The Ballad Of Brixton Gaol

 

I came to Brixton on remand in Nineteen Eighty-Three,
An amateurish blagger on a charge of robbery,
This wasn’t quite the first time I’d had trouble with the law,
But no way did I ever think I’d come back here, for sure.

Now thirteen long years have gone by, and times have changed in clink,
There’s no slop-bucket in your cell, and no more dreadful stink,
There’s no more emptying of foul excreta down the sluice
At unlock in the morning to upset your gastric juice.

There’s telephones and showers on the wing, unlike before,
But even with the changing times an inmate’s deal is raw;
It’s bang-up here on A Wing for most folk most of the time,
Including for remands who plead “Not guilty” to a crime.

Drug testing is an obsession, and twice I’ve now had this,
On such occasions the screws literally take the piss,
I’ve heard of people failing tests and losing their remission,
But drugs have no appeal for somebody in my position.

The new régime is quite relaxed, there’s women screws as well,
A rub-down search from one of them, and prison ain’t such hell!
Though Brixton’s Hell for some all right, but in their private way,
I saw a fellow go to his on A Wing one sad day.

From the Induction Unit recess came a chilling screech,
Newly convicted, poor wretch doused his head with boiling bleach;
They wrapped him in a blanket and flew him out mighty quick,
He came back on the Hospital but ’twas his mind was sick.

Poor fellow slashed his wrists with phone cards as he lay in bed,
Twelve years he’d got, and a Dear John, so he was better dead,
Or so he thought, and so do others, here and there they try,
But while there’s life there’s hope, and there are better ways to die.

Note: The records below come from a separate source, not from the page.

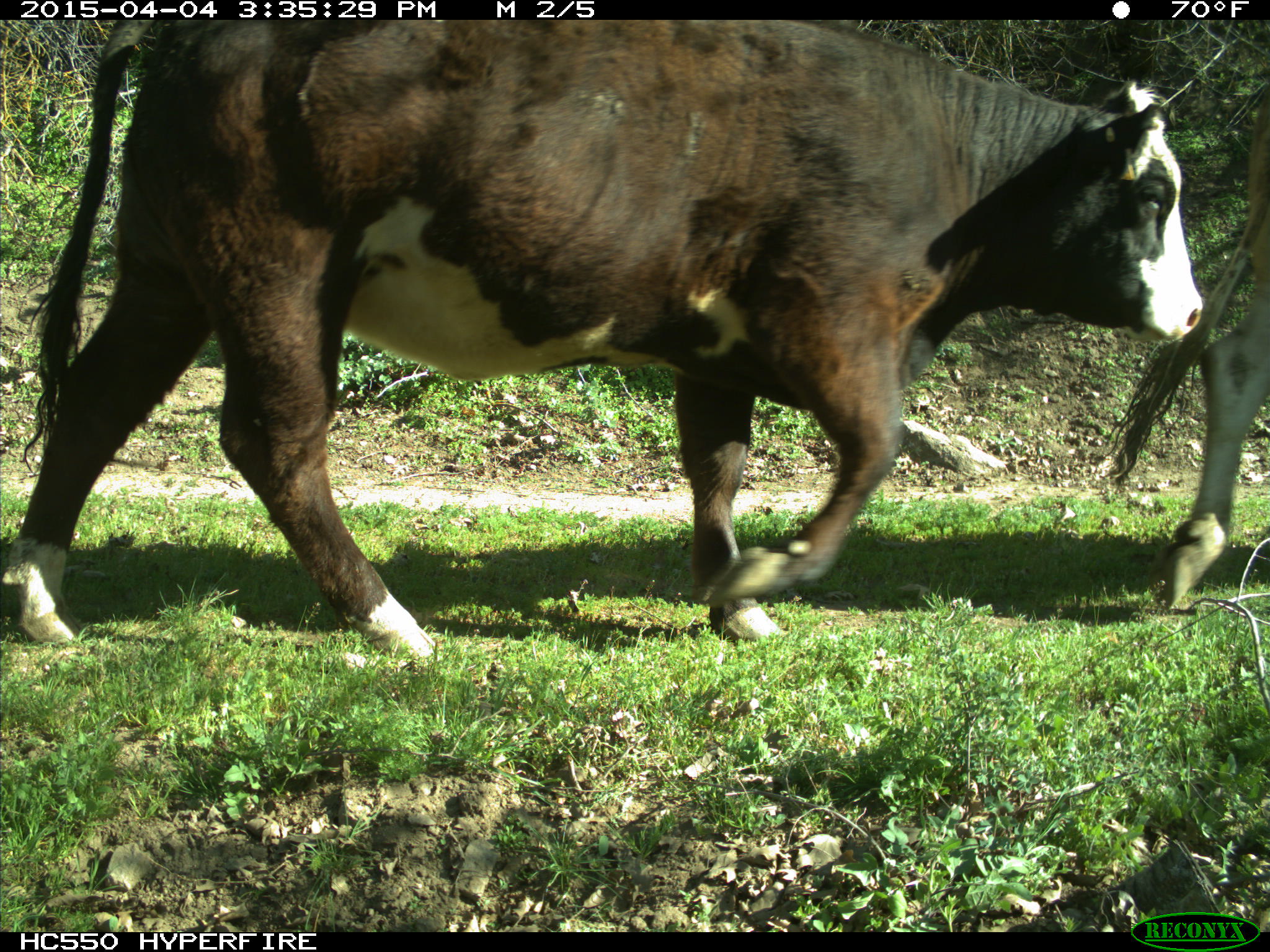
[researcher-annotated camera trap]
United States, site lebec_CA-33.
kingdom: Animalia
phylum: Chordata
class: Mammalia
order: Artiodactyla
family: Bovidae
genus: Bos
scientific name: Bos taurus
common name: domestic cow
Bos taurus (domestic cow).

Some things about the place have changed but others stay the same,
Some do their bird without a care, some with a sense of shame;
In these infernal places every story is unique,
Of evil men and gullible, the stupid and the weak,

And aye, the innocent, for Brixton has its share of them,
Indifferent to the screws, they speak of the police with phlegm,
The traveller entrapped by Customs with a cache of coke,
The businessman whose depositions read like a sick joke,

And countless petty criminals who’ve been framed and deceived,
Who hold their tongues at trial fearful that they won’t be believed.
At exercise in bitter cold, recrimination’s lost,
Guilty and guiltless, young and old, bemoan and count the cost.

And so do I, of misspent youth, but I’ve no tears to shed,
Unlike the man on A Wing I would rather not be dead,
For life, though it be cruel and short is precious still to me,
Far more so than it was an age ago in Eighty-Three.

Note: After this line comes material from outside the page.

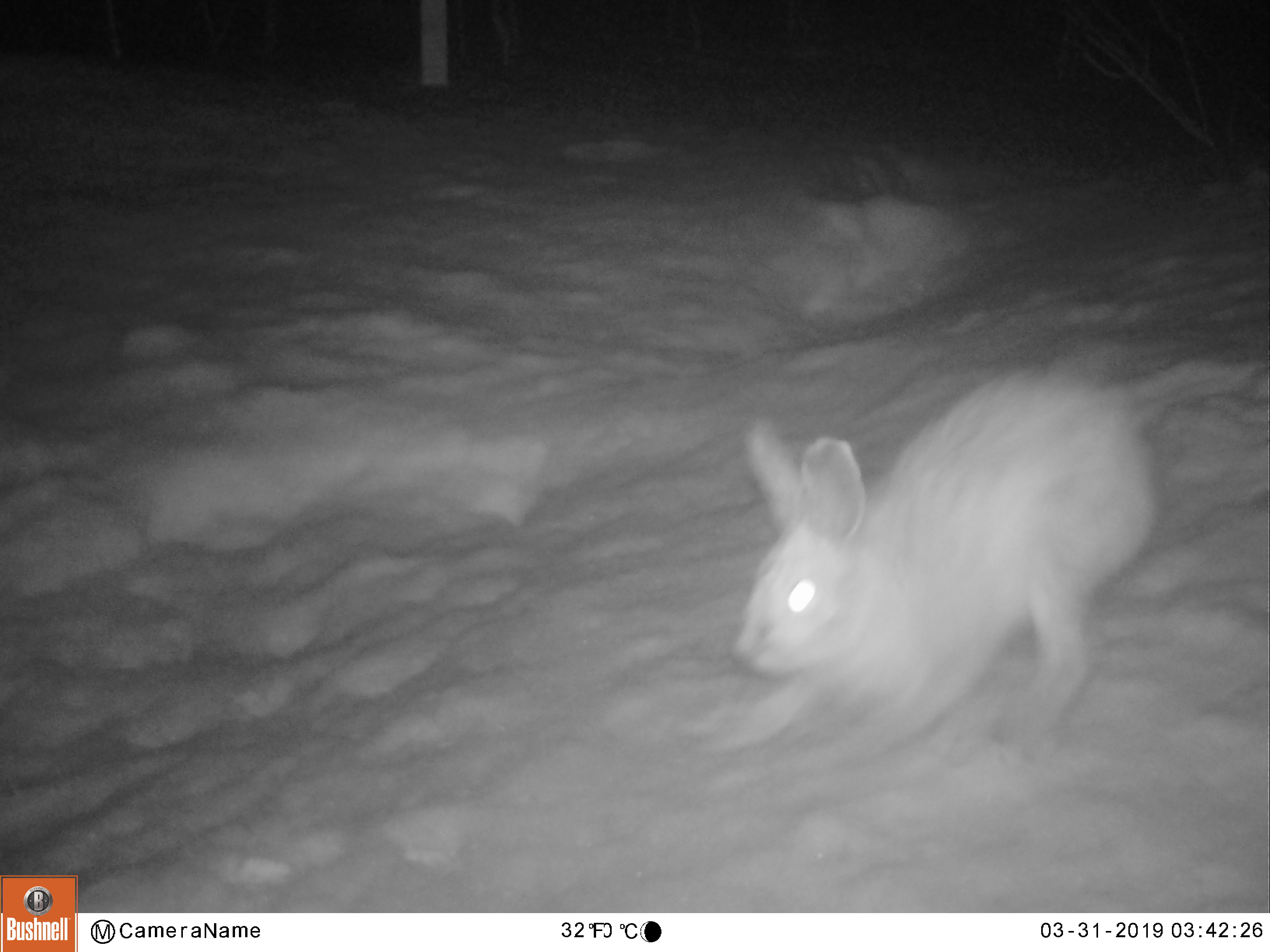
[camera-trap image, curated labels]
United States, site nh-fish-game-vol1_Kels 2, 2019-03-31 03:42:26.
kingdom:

There’ll come the day I pass through Brixton’s grim walls the last time,
A wiser, sadder and more bitter man than in my prime,
And vow that whate’er happens I will not return again;
How many others in my place have sung that same refrain?

And how many have come to grief when barely through the gate?
And ultimately who can swear he’ll never share their fate?
And e’en a hundred years from now it’s “There but for the grace...”
That every man who leaves will come back to this curséd place.